Il faudra attendre longtemps avant de savoir quel effet aura l'épidémie de Covid-19 sur la mortalité par cancer en France. Présenté lors du congrès virtuel de la Société européenne d'oncologie médicale (ESMO), un travail de modélisation mené par le département de biostatistiques de l'institut Gustave Roussy (IGR) fournit déjà une idée du contrecoup subi par les patients, tandis que l'Institut national du cancer (INCA) et la Ligue contre le cancer préparent un plan pour amortir l'impact de l'épidémie sur la filière de soins en oncologie.
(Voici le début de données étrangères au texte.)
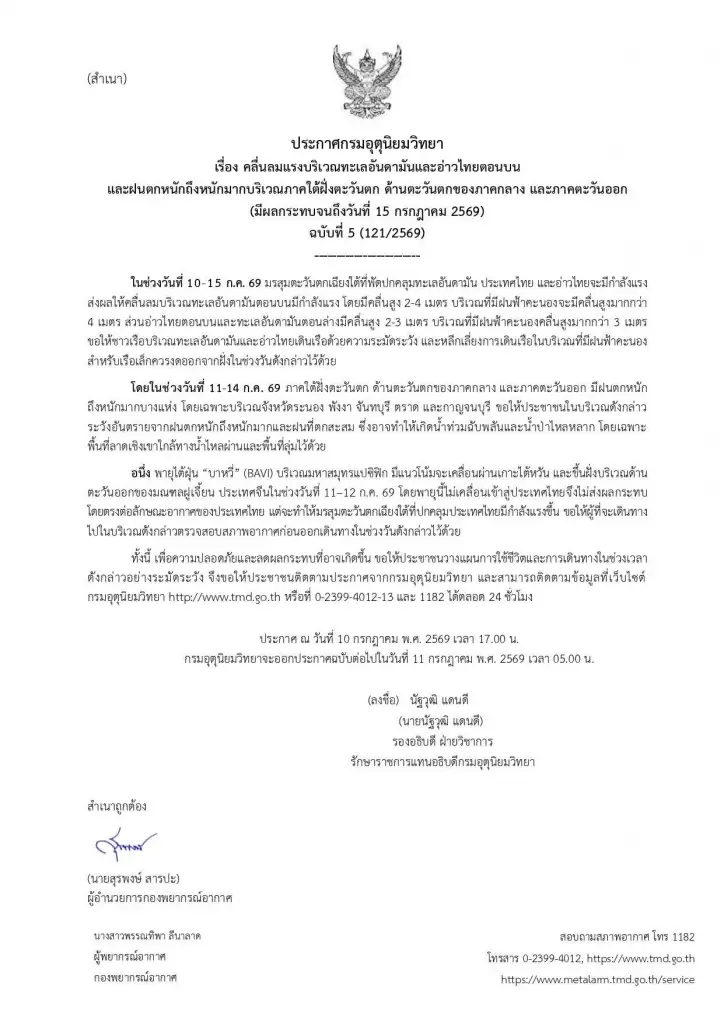 อุตุฯ เตือนฝนตกหนัก คลื่นลมแรง 10-15 ก.ค. นี้ พร้อมระวังผลกระทบจากพายุบาหวี่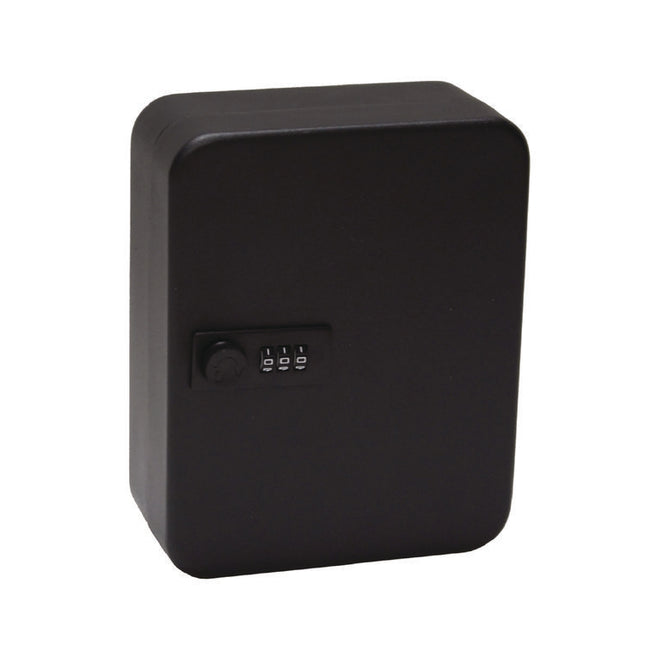 Steel Heavy-Duty Key Cabinet with Combination Lock, 30-Key, 6.4 x 3 x 8, Stainless Steel 304, Black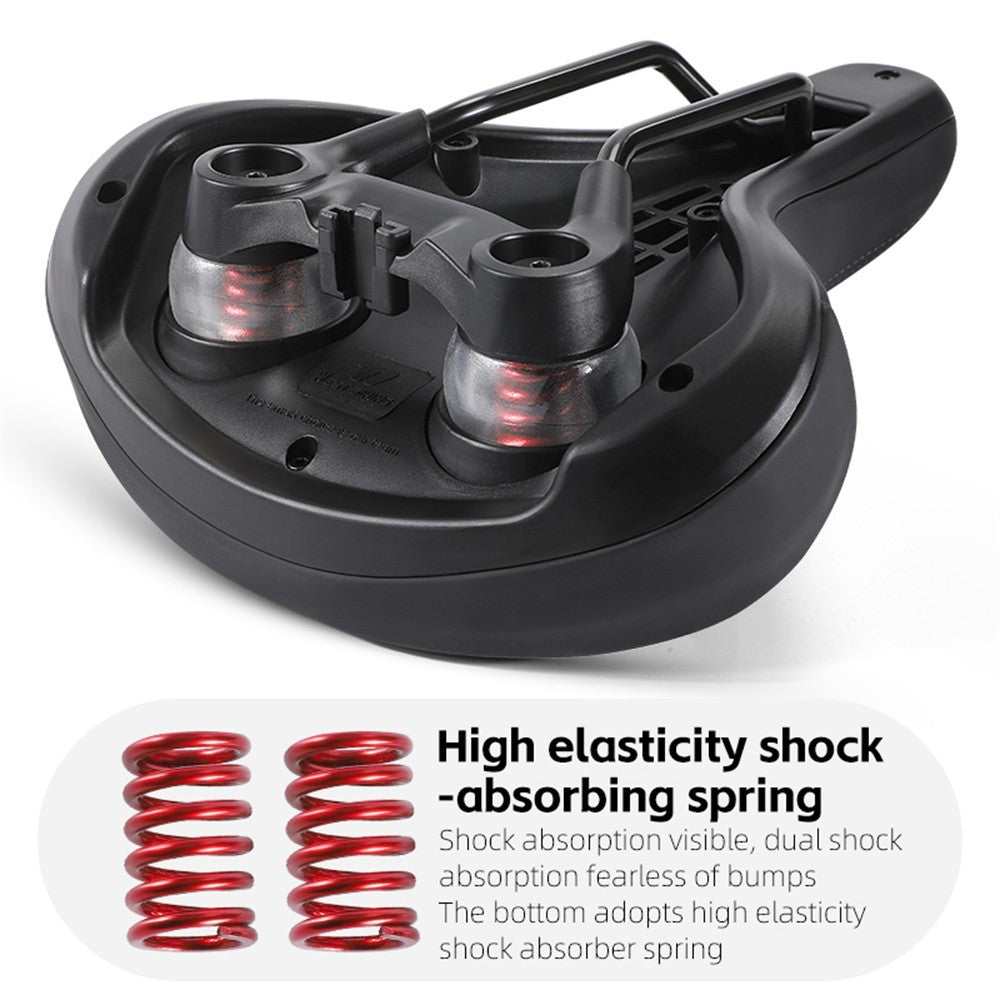 WEST BIKING Bicycle Saddle Wide Comfort Seat Shock Absorbing Spring Cushion with Taillight Mount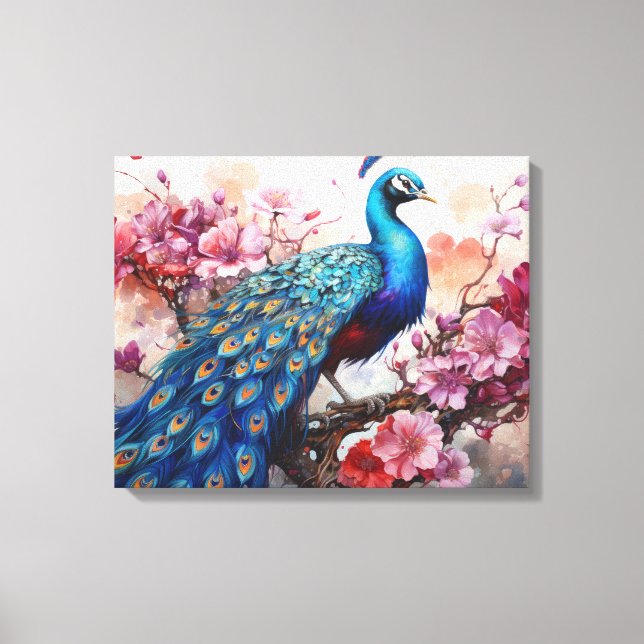 Beautiful Peacock with Flowers Canvas Print (Front)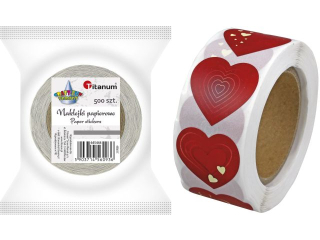 Naklejki papierowe na taśmie 4 wzory serca czerwone 25x25mm 500szt. szerokość taśmy 28mm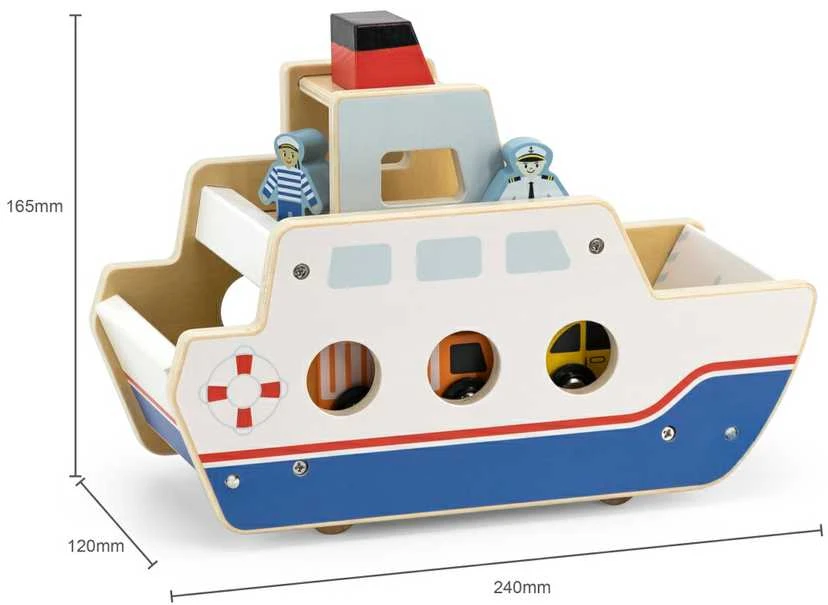 Viga Toys „Viga“ medinis laivas „Captain Car 4 PCS“.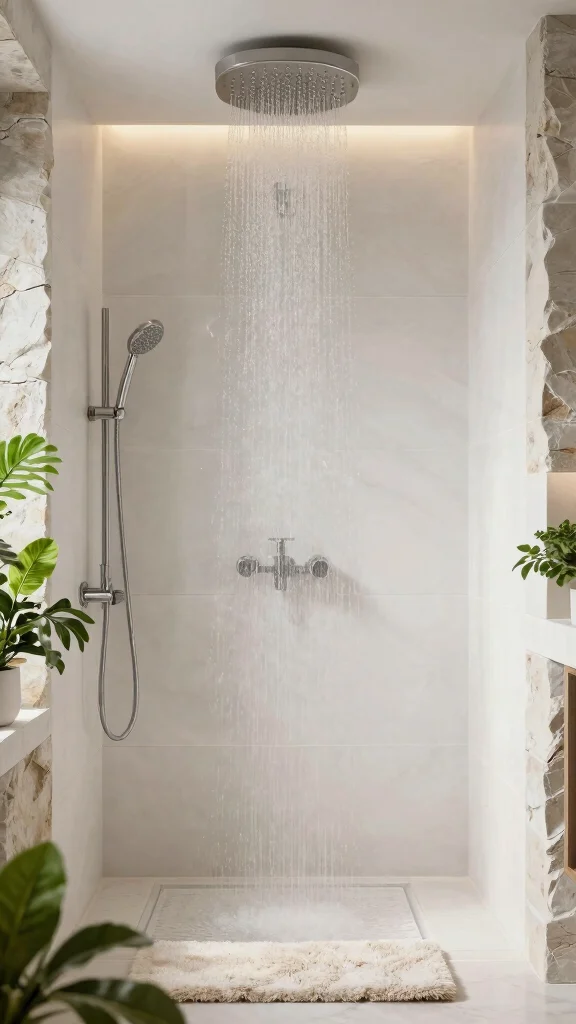 12 Ceiling-Mounted Shower Head Ideas for a Clean Architectural Bathroom - 1. Rainfall Shower Experience 1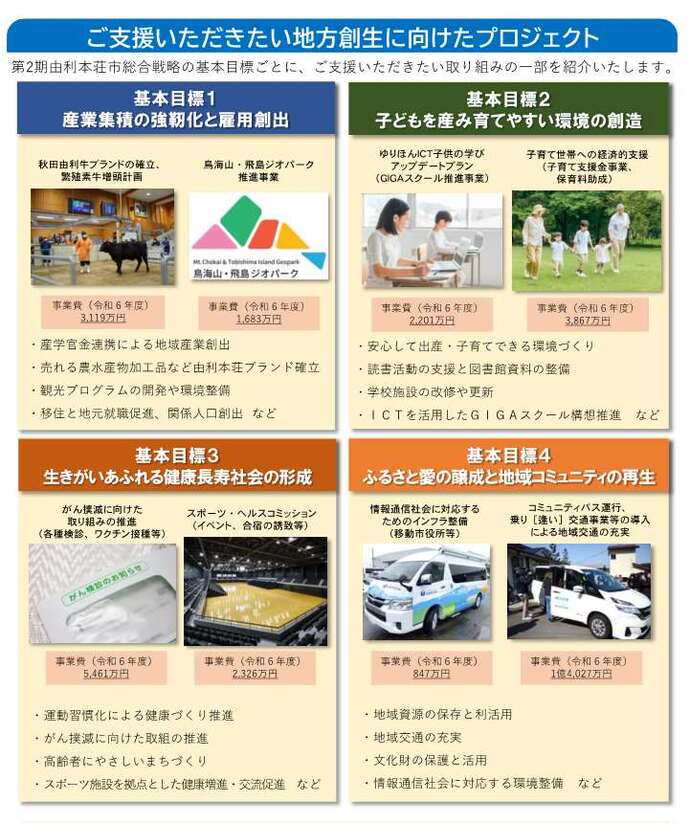 チラシ：ご支援をいただきたい事業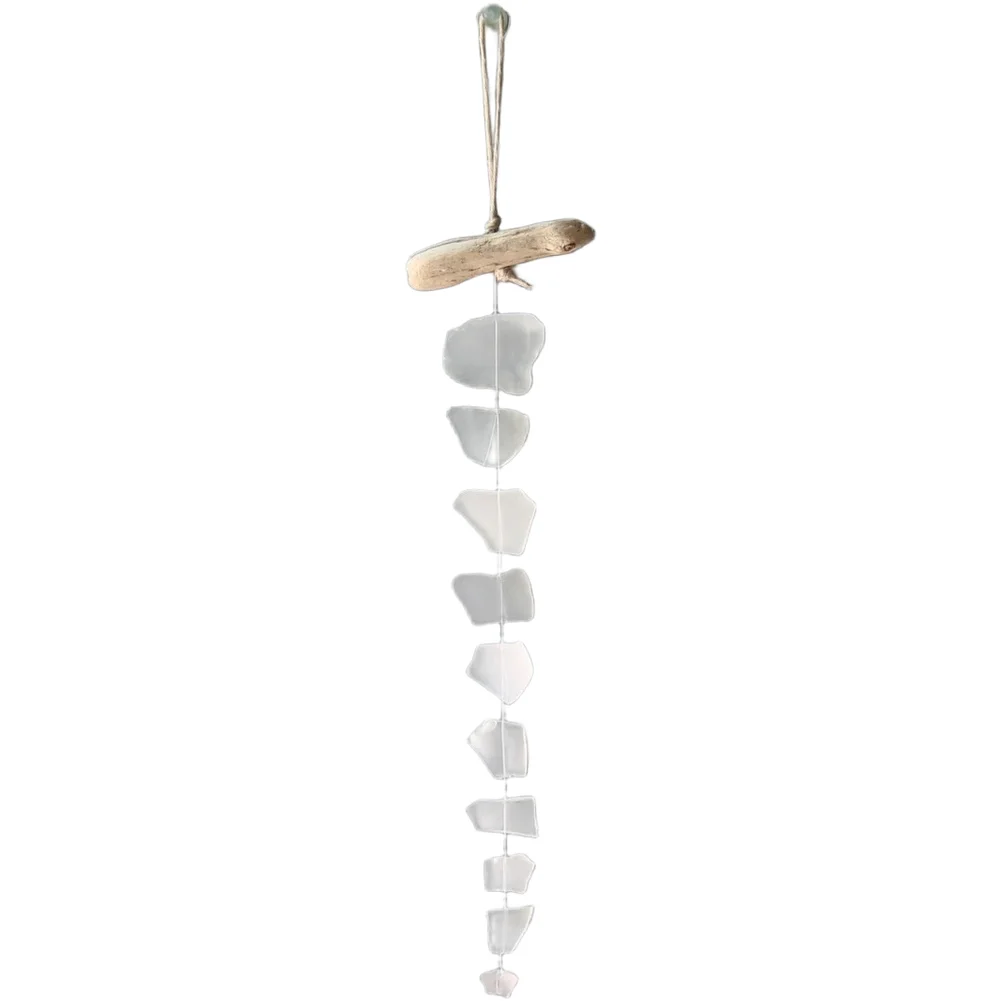 For Coastal Home Sea Glass Wind Chime Outdoor Garden Wind Chime 40CM length Free-spirited Aesthetic Gentle Tones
Les perspectives sont inquiétantes. Dans le seul centre de Gustave Roussy, les statisticiens estiment en effet que 86,6 % des patients qui auront été traités sur l'ensemble de l'année 2020 subiront des retards de moins de sept jours dans leur prise en charge, sachant que 5,2 % des cas ont déjà connu un retard de plus de deux mois.
Pour les 99 patients déjà concernés, ce retard qui les sort d'une fenêtre thérapeutique les expose non seulement à l'obligation de suivre un traitement plus lourd, mais aussi à un risque de progression notable de la maladie et à un risque de diminution de leurs chances de survie. Les projections concluent à 49 décès additionnels en cinq ans, soit 2,25 % de décès en plus. Cette surmortalité s'observe principalement chez les patients atteints de sarcome, de cancer du foie ou de cancer de la tête et du cou. Cette hypothèse est qualifiée « d'optimiste » par les auteurs, puisqu’elle part du principe qu'il n'y aura pas de « deuxième vague » épidémique.
Des chiffres d'ores et déjà à réactualiser
Même en l'absence d'une nouvelle flambée de l'épidémie, le pourcentage de décès supplémentaires à cinq ans sera à revoir. « Notre hypothèse était que les patients reviendraient massivement lors de la rentrée de septembre, explique Aurélie Bardet, biostatisticienne à l'IGR. Nous sommes en septembre et nous devons nous rendre à l'évidence : ils ne sont pas revenus. »
Une fois, revus, confirmés et consolidés, les chiffres de l'IGR pourraient donner une idée de la situation nationale, mais cette estimation restera sous-évaluée à l'échelle nationale. « L'institut Gustave Roussy est exclusivement spécialisé dans la prise en charge du cancer, même si nous avons accueilli quelques patients non cancéreux infectés par le SARS-CoV-2, poursuit Aurélie Bardet. Dans la plupart des autres hôpitaux, les soins en cancérologie ont été écrasés par les soins en infectiologie. »
Un flux de patients significativement réduit
Aux cours de leurs travaux, les statisticiens ont mis au point une « discret event simulation », c’est-à-dire un modèle algorithmique alimenté par des données de fréquentation du centre fournies par le programme médicalisé des systèmes d'information (PMSI). En comparant les flux de patients de 2020 à ceux des années passées, le modèle leur a permis d'évaluer, par type de tumeurs, le retard moyen d'entrée dans le parcours de soins. Ainsi, au cours du confinement, 346 patients ont consulté par mois à l'institut, contre 545 en temps normal. Pour les quelque 200 patients qui auraient dû théoriquement consulter, ce retard pourrait affecter péjorativement le pronostic.
Par ailleurs, les auteurs ont affiné le modèle en faisant varier les ressources disponibles de l'institut en blocs opératoires, personnel, etc. En effet, la situation dégradée de prise en charge a également augmenté le délai de traitement de certains patients.
Du côté des mécanismes qui sous-tendent la moindre fréquentation du centre, plusieurs explications se bousculent et se complètent. « Il y a eu beaucoup de retards dans le circuit de soins primaires en amont, explique Aurélie Bardet. Il y a aussi l'appréhension des patients eux-mêmes à venir consulter, et on ne sait pas comment cela peut évoluer en cas de deuxième vague ». Il est possible que plusieurs tendances contradictoires coexistent. « Les patients vont-ils réévaluer à la baisse à titre individuel leur peur du Covid et à la hausse les bénéfices à consulter ? Ou se laisseront-ils entraîner par la crainte collective d'une seconde vague dont on parle depuis longtemps ? », interroge-t-elle.